PARTS OF THE EXERCISE >>
**a)** Answer these questions about the piece titled "A new Reformation?", one answer per line:
(i) On what day will Ada Colau be sworn in as Barcelona's mayor?
(ii) In what year was Sister Teresa Forcades accepted into her order?
(iii) How long a sabbatical did her religious community offer her?
**b)** Sum up the piece titled "A new Reformation?" in two sentences.
**c)** Reproduce word for word the part of the piece titled "A new Reformation?" between "A new Reformation?" and "two remarkable women.", inclusive.
:: SELECTED EXTRACT
A new Reformation?

The political shape of Europe is changing. The British Prime Minister is trying to persuade European leaders to approve fundamental changes to the European Union in an attempt to satisfy those of his back bench M.P.’s who want Britain to go it alone. Whereas he is only interested in a political fix, real political change with a social conscience is already happening across the continent.

Two examples of this are featured in this week’s Guardian, both reforms happening in Spain and both the result of deep conviction by two remarkable women.

Ada Colau will be sworn in as Barcelona’s first female mayor on Saturday and has spoken about the need for a more ‘feminised’democracy in which cooperation could become more enjoyable and effective than competitiveness’. She is an activist who has been campaigning against the harsh laws that require mortgage defaulters, evicted from their homes, to continue paying off their mortgage whilst they are disqualified from filing for bankeruptcy.

She will take office setting herself with thirty tasks to achieve in the first few months which will include creating jobs, guaranteeing basic rights, and fighting corruption. In her first week she will invite all Barcelona’s banks to discuss how to halt evictions, and will legislate against banks that don’t allow their empty properties to be used for social housing. Sister Teresa Forcades is a Benedictine nun, a very unusual one. Before she was accepted into the order in 1997, she had a professional background in medicine and had studied liberation theology. In 2013 she and the economist Arcadi Oliveres published a manifesto calling for an independent Catalonia where banks and energy companies would be nationalised and all citizens would have the right to a home and a decent wage. She has openly criticised the Catholic Church for being misogynis and patriarchal and has said that the economic crisis in Spain has got to a point where it threatens the very fabric of society.

She has been reluctant to trade in her monastic commitment for a career in politics. But her religious community proposed a solution, offering her a sabbatical of up to three years, the kind given to nuns to look after a sick parent. ‘But my mother is not sick’, she said. They replied ‘ but society is sick so you can go and take care of it’. She is being heavily criticised, with the old mantra that religion shouldn’t interfere with politics raised aginst her. She recognises that the criticisms will increase but they ‘are to be expected. I follow someone called Jesus and he had a lot of that’.
::::
:: EXTRACTED INFORMATION
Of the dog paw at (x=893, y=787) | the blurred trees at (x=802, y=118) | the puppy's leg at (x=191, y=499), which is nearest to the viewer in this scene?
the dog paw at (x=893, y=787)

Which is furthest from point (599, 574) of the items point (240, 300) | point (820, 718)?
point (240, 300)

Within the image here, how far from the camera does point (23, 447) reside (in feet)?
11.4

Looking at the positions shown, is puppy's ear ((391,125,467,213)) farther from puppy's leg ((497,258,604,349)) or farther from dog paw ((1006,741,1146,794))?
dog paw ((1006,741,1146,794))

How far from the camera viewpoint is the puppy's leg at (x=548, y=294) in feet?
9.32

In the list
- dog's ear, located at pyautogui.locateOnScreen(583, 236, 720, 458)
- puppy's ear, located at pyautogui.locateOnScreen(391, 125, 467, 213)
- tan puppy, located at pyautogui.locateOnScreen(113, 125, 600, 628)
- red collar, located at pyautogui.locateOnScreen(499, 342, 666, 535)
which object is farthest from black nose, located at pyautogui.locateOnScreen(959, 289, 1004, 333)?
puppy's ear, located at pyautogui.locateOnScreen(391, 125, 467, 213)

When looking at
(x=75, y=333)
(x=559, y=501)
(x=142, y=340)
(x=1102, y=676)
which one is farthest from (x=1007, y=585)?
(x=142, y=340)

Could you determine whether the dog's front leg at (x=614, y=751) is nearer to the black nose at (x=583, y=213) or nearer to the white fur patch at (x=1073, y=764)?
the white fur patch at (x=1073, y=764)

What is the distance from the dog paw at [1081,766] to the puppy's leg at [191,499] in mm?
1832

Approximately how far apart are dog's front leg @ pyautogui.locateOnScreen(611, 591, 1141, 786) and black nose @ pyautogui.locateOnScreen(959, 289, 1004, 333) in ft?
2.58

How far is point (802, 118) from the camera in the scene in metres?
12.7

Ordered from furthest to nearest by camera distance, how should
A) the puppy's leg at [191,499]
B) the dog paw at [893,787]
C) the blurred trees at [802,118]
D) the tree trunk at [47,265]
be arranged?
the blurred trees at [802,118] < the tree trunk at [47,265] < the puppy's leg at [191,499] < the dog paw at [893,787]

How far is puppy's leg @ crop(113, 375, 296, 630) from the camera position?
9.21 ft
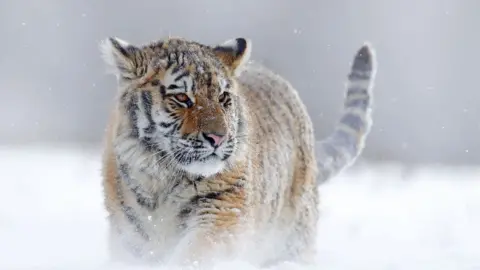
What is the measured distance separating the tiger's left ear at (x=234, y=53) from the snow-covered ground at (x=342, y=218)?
1245 millimetres

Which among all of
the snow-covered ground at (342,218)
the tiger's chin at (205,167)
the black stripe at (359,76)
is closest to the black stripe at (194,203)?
the tiger's chin at (205,167)

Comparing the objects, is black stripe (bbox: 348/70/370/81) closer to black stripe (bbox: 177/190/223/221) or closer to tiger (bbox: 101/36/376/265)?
tiger (bbox: 101/36/376/265)

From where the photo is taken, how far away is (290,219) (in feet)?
27.9

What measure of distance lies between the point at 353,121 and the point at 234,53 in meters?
2.32

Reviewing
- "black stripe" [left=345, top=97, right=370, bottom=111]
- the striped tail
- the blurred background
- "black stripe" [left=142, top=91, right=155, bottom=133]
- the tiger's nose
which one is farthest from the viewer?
the blurred background

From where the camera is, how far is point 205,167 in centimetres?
728

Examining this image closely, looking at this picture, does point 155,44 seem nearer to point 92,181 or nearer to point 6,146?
point 92,181

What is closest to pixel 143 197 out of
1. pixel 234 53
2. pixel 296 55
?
pixel 234 53

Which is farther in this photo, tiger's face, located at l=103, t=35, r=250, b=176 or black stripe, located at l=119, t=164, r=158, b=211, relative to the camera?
black stripe, located at l=119, t=164, r=158, b=211

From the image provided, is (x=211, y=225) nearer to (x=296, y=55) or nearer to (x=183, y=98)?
(x=183, y=98)

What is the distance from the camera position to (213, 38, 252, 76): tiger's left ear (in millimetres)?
7715

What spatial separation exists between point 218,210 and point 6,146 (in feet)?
44.0

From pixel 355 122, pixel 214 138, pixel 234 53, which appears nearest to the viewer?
pixel 214 138

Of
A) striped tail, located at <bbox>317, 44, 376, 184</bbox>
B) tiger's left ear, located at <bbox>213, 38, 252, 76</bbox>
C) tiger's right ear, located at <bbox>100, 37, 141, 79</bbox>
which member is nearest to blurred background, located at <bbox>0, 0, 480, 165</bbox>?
striped tail, located at <bbox>317, 44, 376, 184</bbox>
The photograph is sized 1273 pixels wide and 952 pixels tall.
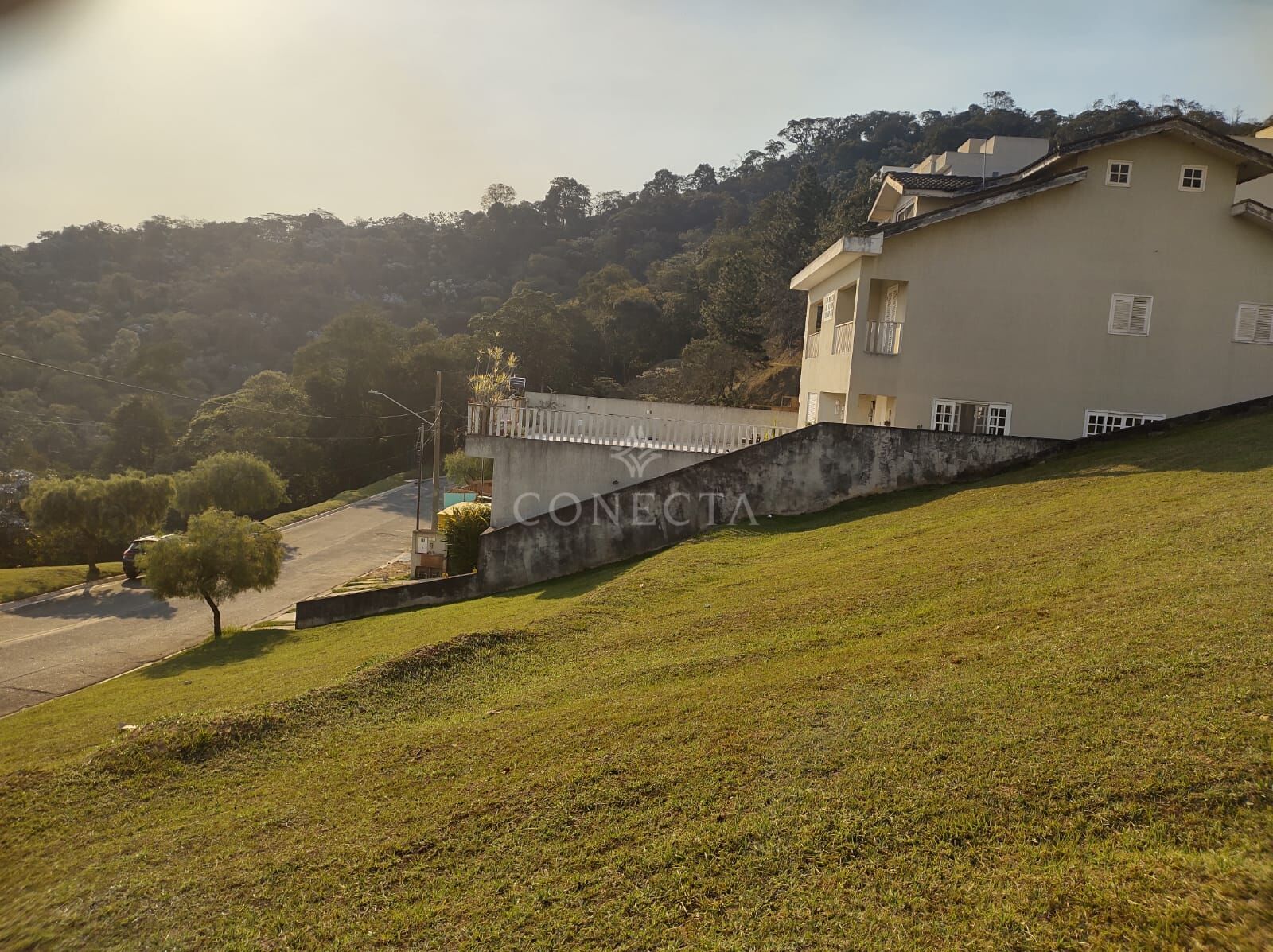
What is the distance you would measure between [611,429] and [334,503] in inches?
1266

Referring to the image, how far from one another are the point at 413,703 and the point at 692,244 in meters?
85.3

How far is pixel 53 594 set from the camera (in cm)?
2709

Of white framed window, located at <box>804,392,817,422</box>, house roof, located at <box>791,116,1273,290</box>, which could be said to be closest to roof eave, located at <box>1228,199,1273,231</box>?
house roof, located at <box>791,116,1273,290</box>

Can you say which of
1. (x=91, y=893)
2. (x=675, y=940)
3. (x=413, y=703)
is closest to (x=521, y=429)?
(x=413, y=703)

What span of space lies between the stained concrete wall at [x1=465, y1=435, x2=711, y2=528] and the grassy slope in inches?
257

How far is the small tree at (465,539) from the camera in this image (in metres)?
18.0

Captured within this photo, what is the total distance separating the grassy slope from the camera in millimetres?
3803

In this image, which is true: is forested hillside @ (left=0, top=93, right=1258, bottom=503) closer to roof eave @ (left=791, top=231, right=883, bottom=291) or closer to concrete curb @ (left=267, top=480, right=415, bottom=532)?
concrete curb @ (left=267, top=480, right=415, bottom=532)

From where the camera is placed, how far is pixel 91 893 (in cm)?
512

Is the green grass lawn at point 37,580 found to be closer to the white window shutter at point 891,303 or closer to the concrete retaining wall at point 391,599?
the concrete retaining wall at point 391,599

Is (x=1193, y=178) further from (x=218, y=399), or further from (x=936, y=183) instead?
(x=218, y=399)

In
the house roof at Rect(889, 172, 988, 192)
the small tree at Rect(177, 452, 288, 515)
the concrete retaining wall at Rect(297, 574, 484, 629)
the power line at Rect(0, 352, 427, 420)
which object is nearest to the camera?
the concrete retaining wall at Rect(297, 574, 484, 629)
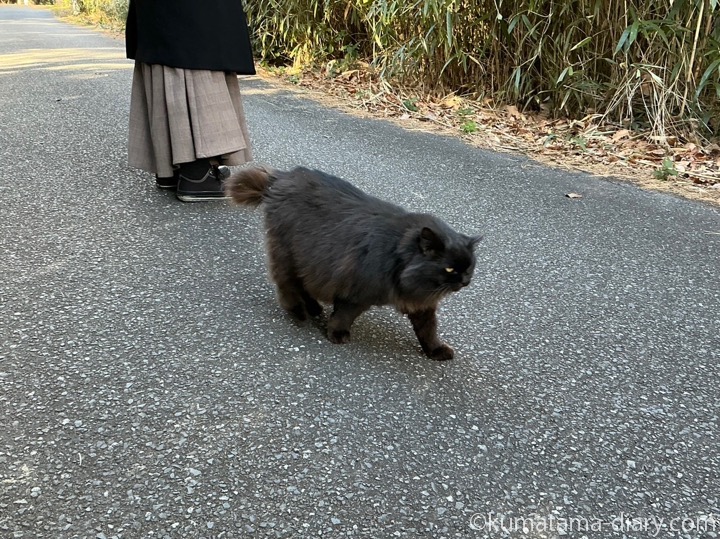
::::
ANSWERS BY TASK >>
**a)**
(i) Saturday
(ii) 1997
(iii) Up to three years

**b)** The piece says that real political change with a social conscience is already happening across Europe, unlike the British Prime Minister's political fix, and it points to two reforms in Spain led by two women. Ada Colau, an activist against harsh mortgage laws, is becoming Barcelona's first female mayor with plans to halt evictions, while Sister Teresa Forcades, a Benedictine nun who co-published a manifesto for an independent Catalonia, has been offered a sabbatical of up to three years so she can take care of a "sick" society.

**c)**
A new Reformation?

The political shape of Europe is changing. The British Prime Minister is trying to persuade European leaders to approve fundamental changes to the European Union in an attempt to satisfy those of his back bench M.P.’s who want Britain to go it alone. Whereas he is only interested in a political fix, real political change with a social conscience is already happening across the continent.

Two examples of this are featured in this week’s Guardian, both reforms happening in Spain and both the result of deep conviction by two remarkable women.